Dick “Richie” Allen. What a legendary player and character.

Too bad it was such a bad decade. No postseason.

by Urban Pawnee on Jun 11, 2008 9:05 AM EDT   0 recs

Simba. Period. Was sad to see him go. What a team that ‘82 one could have been had they kept him and Rollie Fingers.

Oh, wait! That team won the World Series anyway; my bad! ;)

by philbobilbo on Jun 11, 2008 10:04 AM EDT   0 recs

And, had they kept...

Pete Vukovich. Almost forgot.

by philbobilbo on Jun 11, 2008 10:08 AM EDT to parent up   0 recs

Simba

Future hall of famer Ted Simmons.

by BB20 on Jun 11, 2008 10:46 AM EDT   0 recs

While Brock and Gibson

played into the ‘70s, I still remember them best from those great ‘60s teams.

Simba played the entire decade (plus 1980) for the Birds; 1564 games, 1704 hits, 332 doubles, 37 triples, 172 home runs (in a big ballpark and a “depressed” HR era), and 929 RBI. He hit .298 for the Cardinals, slugging .439, and with an OPS of .805 and a 21-year career OPS+ (counting his years with Milwaukee and Atlanta) of 117.

A six-time All-Star with the Birds… quoting his Baseball Reference page:

The Mighty Simba! More RBIs than Bench, more runs than Carter, more hits than Berra or Fisk. When will the Hall call THIS catcher?!

Alas, not until the Veterans Committee gets the chance. How Simmons failed to get enough votes to stay on the Hall ballot for longer than one stinkin’ year is beyond me!
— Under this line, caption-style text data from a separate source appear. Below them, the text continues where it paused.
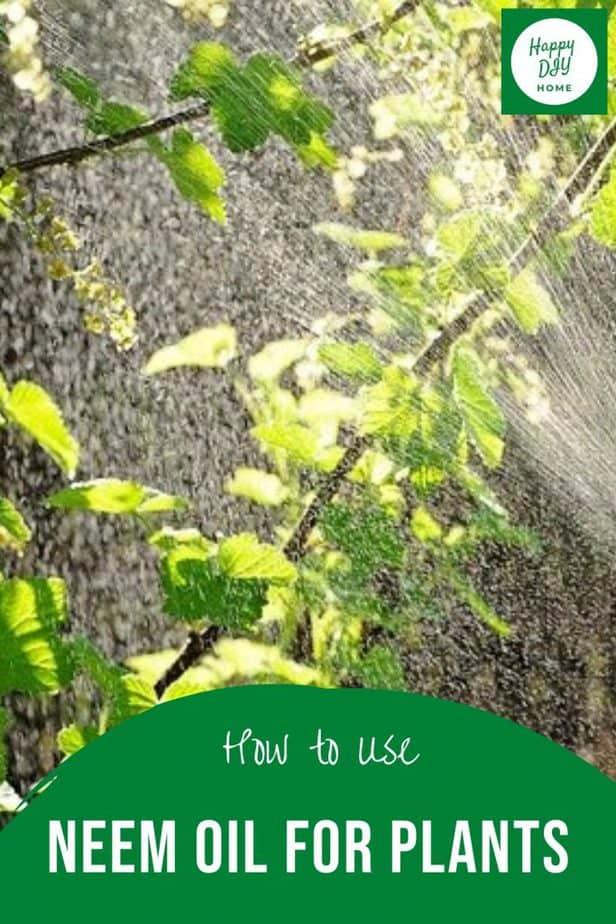 Neem oil for plants 2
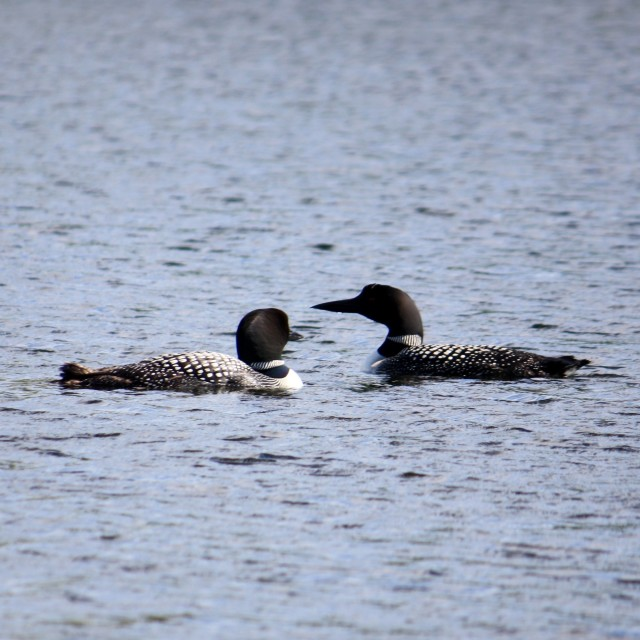 """""""Loons"""" stock image"""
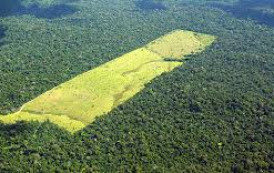 Projeto de lei quer afrouxar licenciamento ambiental no Brasil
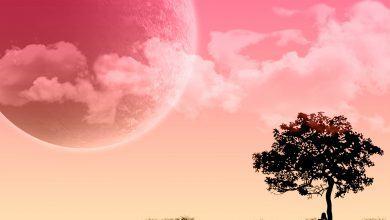 Hình Ảnh Căng thẳng trong mơ – 6 cơn ác mộng thường gặp khi bạn bị stress (Phần 2) Kênh Kiến Thức Và Tri Thức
"In this game, don't nobody know nuthin' about nuthin'." -- attributed to Lawrence Peter "Yogi" Berra

by The Ol Goaler on Jun 11, 2008 11:19 AM EDT   0 recs

Simba

and it isn’t even close, even with Brock and Gibson on the premises…imagine my outrage every year when Ted would have to back up Johnny Bench and Manny Sanguillen in the All Star Game, IF he even made the team…outrageous

by tbell61 on Jun 11, 2008 11:57 AM EDT   0 recs

Props also to Joe Torre...

for that magical 1971 season: .363/.421/.555, with 230 hits and 137 RBI’s…wow!

by tbell61 on Jun 11, 2008 12:07 PM EDT   0 recs

Gotta go with Brock,

though I loved Simba and I certainly understand why he would be the choice of so many. But for purely emotional attachment, Lou was just the essence of Cardinal baseball to me. And I really dug the fur coats, the Stutz Bearcat and the intro music from SuperFly that Lou brought along with him.
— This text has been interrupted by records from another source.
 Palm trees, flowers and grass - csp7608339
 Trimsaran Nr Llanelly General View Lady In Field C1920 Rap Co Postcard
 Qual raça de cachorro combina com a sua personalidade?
by MdRedbirdFreak on Jun 11, 2008 1:43 PM EDT   0 recs

Well, by my screen moniker...

... you can tell where I come down. My 10-year-old brain couldn’t wrap itself around the injustice of Ted playing second fiddle to Bench for so many years, and Darrel Porter never quite measured up. I also thought Kenny Reitz deserved all of Mike Schmidt’s Gold Gloves – another terrible injustice.
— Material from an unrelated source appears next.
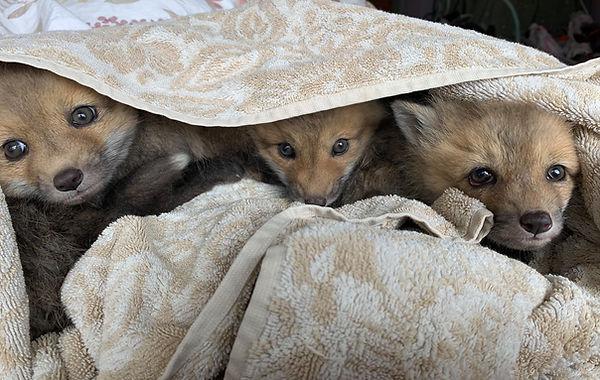 Red fox kits orphaned VT Medora.jpg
@MdRedbirdFreak – Don’t forget about the Brockabrella, both disastrous and miraculous.

"If Satch (Paige) and I were pitching on the same team, we would clinch the pennant by July fourth and go fishing until World Series time." Dizzy Dean

by Simba648 on Jun 11, 2008 1:55 PM EDT   0 recs

or those weird sneakers

with indentations in the soles like reverse-image cleats.

by random on Jun 12, 2008 9:35 AM EDT to parent up   0 recs

converse

Lou Brock 118s? I had a pair!

8/13/79- Lou Brock 3000 hits

by lb3000 on Jun 12, 2008 12:14 PM EDT to parent up   0 recs

And re Reitz ...

well, I loved him too and felt the same sense of injustice when I was 15. But now I know a little more about baseball, and all I can say is that our love (and the front office’s love) for Reitz vis-a-vis Mike Schmidt explains a lot about why we always came up short during that decade. Kenny’s career stats page is pretty grim reading.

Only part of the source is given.